* _Task to carry out_: Update the lines from the start of the listing through the line that contains "What is the Agree", inclusive, changing "legend" to "key" and keeping everything else the same.

* _Data for processing_:
....

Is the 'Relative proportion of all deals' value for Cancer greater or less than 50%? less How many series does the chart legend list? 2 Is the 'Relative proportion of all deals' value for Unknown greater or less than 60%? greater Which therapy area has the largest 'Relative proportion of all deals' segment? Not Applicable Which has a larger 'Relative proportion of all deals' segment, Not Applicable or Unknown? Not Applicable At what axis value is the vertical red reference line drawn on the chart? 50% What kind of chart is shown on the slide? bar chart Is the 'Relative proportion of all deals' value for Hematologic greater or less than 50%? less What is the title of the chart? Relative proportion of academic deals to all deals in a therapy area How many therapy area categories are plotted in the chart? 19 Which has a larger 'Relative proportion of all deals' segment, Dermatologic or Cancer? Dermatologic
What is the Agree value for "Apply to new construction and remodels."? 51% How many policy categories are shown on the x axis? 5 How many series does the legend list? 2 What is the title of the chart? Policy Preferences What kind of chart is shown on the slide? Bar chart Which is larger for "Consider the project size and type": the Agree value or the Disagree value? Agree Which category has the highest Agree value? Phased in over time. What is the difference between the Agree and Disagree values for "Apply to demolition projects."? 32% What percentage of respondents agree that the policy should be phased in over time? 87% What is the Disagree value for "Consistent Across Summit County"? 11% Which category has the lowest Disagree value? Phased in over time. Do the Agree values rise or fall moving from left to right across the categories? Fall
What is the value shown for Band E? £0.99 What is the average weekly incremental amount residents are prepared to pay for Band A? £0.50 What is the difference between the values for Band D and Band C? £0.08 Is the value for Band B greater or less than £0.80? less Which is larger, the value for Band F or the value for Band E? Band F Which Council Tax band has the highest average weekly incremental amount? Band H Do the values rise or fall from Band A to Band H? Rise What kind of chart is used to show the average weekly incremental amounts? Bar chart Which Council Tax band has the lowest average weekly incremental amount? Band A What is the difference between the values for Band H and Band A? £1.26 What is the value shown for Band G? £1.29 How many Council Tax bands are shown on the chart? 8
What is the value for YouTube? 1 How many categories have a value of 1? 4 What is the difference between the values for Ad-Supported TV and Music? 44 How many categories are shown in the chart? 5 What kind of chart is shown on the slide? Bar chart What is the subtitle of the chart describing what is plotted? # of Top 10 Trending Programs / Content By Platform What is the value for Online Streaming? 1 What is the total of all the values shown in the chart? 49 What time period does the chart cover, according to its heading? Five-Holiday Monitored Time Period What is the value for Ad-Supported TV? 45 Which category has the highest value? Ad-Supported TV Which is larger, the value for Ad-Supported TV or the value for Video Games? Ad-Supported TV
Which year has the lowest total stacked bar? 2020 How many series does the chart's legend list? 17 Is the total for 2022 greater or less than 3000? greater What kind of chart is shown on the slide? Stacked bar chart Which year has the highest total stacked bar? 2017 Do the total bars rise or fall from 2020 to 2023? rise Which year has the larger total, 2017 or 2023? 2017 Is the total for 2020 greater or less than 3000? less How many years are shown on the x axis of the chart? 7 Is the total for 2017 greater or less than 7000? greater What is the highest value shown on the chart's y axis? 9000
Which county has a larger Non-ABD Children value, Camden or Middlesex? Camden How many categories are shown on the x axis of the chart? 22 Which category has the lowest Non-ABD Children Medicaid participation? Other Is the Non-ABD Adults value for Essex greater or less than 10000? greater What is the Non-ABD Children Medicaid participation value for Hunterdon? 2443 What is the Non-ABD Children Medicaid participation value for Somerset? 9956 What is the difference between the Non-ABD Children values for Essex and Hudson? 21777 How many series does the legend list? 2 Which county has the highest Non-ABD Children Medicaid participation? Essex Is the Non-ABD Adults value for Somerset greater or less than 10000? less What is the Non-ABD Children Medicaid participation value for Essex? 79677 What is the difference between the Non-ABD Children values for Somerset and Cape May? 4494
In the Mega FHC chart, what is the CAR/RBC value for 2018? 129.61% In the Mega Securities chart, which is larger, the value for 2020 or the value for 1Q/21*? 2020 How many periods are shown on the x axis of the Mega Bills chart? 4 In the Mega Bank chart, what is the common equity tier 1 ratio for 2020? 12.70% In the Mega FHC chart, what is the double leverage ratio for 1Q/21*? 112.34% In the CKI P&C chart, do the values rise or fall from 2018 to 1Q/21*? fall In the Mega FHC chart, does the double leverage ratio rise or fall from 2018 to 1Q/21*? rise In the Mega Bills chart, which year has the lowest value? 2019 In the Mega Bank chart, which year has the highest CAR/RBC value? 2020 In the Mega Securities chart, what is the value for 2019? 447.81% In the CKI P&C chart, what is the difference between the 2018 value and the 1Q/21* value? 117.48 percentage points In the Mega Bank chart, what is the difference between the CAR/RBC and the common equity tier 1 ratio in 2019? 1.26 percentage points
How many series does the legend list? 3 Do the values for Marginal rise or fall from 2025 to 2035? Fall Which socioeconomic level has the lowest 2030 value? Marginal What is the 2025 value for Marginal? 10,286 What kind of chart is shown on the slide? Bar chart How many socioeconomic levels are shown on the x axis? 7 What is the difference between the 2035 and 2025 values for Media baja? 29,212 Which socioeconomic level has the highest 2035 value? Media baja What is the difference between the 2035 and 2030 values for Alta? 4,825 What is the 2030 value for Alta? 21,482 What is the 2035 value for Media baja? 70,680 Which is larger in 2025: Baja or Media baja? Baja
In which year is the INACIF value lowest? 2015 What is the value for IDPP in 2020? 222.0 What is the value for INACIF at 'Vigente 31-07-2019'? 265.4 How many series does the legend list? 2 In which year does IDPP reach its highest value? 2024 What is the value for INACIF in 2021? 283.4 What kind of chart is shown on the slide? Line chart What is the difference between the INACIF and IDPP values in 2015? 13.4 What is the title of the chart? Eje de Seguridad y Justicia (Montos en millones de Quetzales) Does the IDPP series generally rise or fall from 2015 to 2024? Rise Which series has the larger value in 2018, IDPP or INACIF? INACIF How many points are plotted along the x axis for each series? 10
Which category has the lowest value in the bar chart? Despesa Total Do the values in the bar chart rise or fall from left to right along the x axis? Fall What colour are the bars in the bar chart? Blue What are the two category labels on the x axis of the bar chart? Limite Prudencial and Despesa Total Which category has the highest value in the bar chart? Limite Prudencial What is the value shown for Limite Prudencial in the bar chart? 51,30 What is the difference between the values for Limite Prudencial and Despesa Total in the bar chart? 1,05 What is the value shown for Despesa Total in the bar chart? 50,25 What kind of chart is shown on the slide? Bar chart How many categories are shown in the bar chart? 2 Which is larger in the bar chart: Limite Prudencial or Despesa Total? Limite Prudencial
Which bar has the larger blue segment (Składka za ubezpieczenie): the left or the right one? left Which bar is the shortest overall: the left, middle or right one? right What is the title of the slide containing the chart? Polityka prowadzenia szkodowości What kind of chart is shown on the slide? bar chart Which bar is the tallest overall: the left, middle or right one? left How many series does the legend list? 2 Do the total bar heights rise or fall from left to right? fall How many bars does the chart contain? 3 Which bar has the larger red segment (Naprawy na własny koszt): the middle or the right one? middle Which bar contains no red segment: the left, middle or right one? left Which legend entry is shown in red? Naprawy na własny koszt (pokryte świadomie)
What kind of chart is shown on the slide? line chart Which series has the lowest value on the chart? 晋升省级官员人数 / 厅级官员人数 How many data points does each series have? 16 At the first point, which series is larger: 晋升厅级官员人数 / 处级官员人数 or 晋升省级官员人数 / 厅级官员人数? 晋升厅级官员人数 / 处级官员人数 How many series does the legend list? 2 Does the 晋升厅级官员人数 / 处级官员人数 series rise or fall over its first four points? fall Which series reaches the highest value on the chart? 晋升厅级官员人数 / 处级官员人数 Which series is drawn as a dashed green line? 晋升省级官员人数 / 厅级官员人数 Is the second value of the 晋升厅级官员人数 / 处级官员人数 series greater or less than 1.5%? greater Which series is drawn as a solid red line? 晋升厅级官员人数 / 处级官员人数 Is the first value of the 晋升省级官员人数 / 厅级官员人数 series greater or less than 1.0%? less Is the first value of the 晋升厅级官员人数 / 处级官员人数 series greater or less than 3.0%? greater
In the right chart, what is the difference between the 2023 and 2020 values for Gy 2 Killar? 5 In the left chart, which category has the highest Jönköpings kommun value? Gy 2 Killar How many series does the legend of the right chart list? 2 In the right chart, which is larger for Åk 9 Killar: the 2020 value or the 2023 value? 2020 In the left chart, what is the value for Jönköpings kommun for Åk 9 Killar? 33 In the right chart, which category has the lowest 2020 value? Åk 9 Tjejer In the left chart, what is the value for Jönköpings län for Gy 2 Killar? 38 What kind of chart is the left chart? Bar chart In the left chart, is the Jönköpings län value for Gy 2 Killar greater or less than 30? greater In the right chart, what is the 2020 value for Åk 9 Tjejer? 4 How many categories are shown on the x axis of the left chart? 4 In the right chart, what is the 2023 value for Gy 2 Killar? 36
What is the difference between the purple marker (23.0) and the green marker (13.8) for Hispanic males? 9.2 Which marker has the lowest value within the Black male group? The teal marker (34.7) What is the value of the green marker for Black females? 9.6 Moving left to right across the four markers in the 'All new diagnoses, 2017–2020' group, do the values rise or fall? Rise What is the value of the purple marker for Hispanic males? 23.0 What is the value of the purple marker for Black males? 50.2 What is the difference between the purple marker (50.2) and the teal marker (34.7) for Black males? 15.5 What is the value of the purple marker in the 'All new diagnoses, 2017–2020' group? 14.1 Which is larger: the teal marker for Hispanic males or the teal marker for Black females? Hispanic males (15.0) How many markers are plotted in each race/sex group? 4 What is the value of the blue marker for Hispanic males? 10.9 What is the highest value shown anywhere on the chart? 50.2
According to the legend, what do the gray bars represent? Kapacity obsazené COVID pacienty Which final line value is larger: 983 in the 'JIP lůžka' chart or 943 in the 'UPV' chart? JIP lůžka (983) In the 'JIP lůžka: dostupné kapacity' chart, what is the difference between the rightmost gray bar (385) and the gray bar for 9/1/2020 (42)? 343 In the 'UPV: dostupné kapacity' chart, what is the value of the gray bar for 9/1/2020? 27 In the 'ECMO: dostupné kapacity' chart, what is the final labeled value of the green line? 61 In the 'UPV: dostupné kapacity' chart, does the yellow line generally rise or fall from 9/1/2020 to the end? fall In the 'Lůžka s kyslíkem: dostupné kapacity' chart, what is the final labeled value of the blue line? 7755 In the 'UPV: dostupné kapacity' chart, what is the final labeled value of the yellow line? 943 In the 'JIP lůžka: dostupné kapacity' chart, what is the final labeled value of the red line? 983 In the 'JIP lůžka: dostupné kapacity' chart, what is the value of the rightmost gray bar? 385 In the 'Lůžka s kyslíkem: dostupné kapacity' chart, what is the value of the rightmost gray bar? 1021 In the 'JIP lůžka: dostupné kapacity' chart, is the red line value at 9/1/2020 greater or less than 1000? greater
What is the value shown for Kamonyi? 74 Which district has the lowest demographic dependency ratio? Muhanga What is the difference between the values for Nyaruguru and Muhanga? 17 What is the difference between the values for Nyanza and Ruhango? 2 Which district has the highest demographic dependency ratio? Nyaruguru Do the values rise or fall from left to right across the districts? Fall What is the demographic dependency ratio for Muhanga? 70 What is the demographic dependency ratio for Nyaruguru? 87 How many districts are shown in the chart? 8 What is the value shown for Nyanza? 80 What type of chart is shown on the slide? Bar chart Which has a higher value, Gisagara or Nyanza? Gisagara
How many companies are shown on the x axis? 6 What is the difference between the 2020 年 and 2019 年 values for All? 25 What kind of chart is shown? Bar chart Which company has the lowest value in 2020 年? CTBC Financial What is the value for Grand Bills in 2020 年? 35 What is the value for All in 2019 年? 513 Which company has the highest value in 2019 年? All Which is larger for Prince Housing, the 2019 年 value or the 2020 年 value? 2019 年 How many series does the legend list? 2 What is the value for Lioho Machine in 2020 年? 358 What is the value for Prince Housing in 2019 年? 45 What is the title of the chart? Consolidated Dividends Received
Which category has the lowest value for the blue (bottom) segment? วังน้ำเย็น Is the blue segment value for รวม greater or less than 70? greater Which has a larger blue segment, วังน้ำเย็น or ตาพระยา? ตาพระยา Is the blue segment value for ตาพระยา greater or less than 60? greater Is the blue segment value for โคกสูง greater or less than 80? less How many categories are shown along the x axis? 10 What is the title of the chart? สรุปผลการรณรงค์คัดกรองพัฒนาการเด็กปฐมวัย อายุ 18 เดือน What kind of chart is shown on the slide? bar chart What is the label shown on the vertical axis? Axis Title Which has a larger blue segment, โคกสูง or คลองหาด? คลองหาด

....

* _Solution_:
Is the 'Relative proportion of all deals' value for Cancer greater or less than 50%? less How many series does the chart key list? 2 Is the 'Relative proportion of all deals' value for Unknown greater or less than 60%? greater Which therapy area has the largest 'Relative proportion of all deals' segment? Not Applicable Which has a larger 'Relative proportion of all deals' segment, Not Applicable or Unknown? Not Applicable At what axis value is the vertical red reference line drawn on the chart? 50% What kind of chart is shown on the slide? bar chart Is the 'Relative proportion of all deals' value for Hematologic greater or less than 50%? less What is the title of the chart? Relative proportion of academic deals to all deals in a therapy area How many therapy area categories are plotted in the chart? 19 Which has a larger 'Relative proportion of all deals' segment, Dermatologic or Cancer? Dermatologic
What is the Agree value for "Apply to new construction and remodels."? 51% How many policy categories are shown on the x axis? 5 How many series does the key list? 2 What is the title of the chart? Policy Preferences What kind of chart is shown on the slide? Bar chart Which is larger for "Consider the project size and type": the Agree value or the Disagree value? Agree Which category has the highest Agree value? Phased in over time. What is the difference between the Agree and Disagree values for "Apply to demolition projects."? 32% What percentage of respondents agree that the policy should be phased in over time? 87% What is the Disagree value for "Consistent Across Summit County"? 11% Which category has the lowest Disagree value? Phased in over time. Do the Agree values rise or fall moving from left to right across the categories? Fall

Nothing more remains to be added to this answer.